The Egyptians Educated the Greeks.

1. The Effects of the Persian Conquest.

A. Immigration restrictions against the Greeks are removed and Egypt is thrown open to Greek research.

Owing to the practice of piracy, in which the Ionians and Carians were active, the Egyptians were forced to make immigration laws restricting the immigration of the Greeks and punishing their infringement by capital punishment, i.e., the sacrifice of the victim. Before the time of Psammitichus, the Greeks were not allowed to go beyond the coast of Lower Egypt, but during his reign and that of Amasis, those conditions were modified. For the first time in Egyptian history Ionians and Carians were employed as Mercenaries in the Egyptian Army (670 B.C.), interpretation was organized through a body of interpreters, and the Greeks began to gain useful information concerning the culture of the Egyptians.
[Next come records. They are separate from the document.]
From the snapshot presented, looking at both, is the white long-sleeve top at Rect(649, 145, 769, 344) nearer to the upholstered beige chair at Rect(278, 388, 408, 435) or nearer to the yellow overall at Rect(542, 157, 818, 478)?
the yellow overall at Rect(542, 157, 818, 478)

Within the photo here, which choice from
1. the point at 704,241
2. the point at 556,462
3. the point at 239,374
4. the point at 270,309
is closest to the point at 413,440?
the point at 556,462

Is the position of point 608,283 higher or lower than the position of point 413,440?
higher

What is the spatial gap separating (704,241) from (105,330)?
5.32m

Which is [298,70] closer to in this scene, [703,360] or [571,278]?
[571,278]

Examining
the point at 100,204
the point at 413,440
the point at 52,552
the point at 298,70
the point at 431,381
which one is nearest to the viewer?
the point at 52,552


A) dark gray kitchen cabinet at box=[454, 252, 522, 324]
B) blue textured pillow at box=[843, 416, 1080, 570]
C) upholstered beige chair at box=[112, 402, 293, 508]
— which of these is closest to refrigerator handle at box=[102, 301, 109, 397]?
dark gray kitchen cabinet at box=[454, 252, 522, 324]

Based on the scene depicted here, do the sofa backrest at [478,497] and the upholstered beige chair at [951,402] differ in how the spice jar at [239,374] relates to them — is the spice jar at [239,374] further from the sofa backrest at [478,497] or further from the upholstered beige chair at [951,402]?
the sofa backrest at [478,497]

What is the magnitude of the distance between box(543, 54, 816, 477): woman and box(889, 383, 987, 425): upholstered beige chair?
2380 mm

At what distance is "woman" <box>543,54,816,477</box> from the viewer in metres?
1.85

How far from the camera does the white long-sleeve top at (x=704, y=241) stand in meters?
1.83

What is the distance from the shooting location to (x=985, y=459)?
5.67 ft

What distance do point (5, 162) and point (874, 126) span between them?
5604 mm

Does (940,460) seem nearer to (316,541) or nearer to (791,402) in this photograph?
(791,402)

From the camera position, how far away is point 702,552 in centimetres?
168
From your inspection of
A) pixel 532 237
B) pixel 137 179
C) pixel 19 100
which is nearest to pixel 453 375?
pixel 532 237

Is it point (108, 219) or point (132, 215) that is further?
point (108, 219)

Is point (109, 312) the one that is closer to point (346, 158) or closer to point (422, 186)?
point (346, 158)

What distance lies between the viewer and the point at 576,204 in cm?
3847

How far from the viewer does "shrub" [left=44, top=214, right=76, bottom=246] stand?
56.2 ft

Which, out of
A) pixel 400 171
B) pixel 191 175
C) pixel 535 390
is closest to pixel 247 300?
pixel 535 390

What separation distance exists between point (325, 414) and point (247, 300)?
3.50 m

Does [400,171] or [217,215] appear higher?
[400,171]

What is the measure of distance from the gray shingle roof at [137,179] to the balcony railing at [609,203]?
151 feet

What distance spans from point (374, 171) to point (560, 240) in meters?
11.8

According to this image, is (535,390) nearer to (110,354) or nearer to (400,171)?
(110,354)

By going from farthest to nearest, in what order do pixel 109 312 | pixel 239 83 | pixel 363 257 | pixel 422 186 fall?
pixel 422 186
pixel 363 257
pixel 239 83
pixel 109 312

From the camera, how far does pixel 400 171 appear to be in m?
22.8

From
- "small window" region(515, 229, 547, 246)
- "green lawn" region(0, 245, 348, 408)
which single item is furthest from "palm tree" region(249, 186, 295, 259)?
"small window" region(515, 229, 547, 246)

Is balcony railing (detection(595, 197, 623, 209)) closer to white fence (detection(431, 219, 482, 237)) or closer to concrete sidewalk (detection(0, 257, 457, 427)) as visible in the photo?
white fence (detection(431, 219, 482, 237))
In addition to these changes, King Amasis removed the restrictions against the Greeks and permitted them to enter Egypt and settle in Naucratis. About this same time, i.e., the reign of Amasis, the Persians, through Cambyses invaded Egypt, and the whole country was thrown open to the researches of the Greeks.

B. The Genesis of Greek Enlightenment.

The Persian invasion, did not only provide the Greeks with ample research, but stimulated the creation of prose history in Ionia. Heretofore, the Greeks had little or no accurate knowledge of Egyptian culture: but their contact with Egypt resulted in the genesis of their enlightenment. (Ovid Fasti III 338; Herodotus Bk. II p. 113; Plutarch p. 380; Eratosthenes ap Strabo 801-802; Diogenes Bk. IX 49).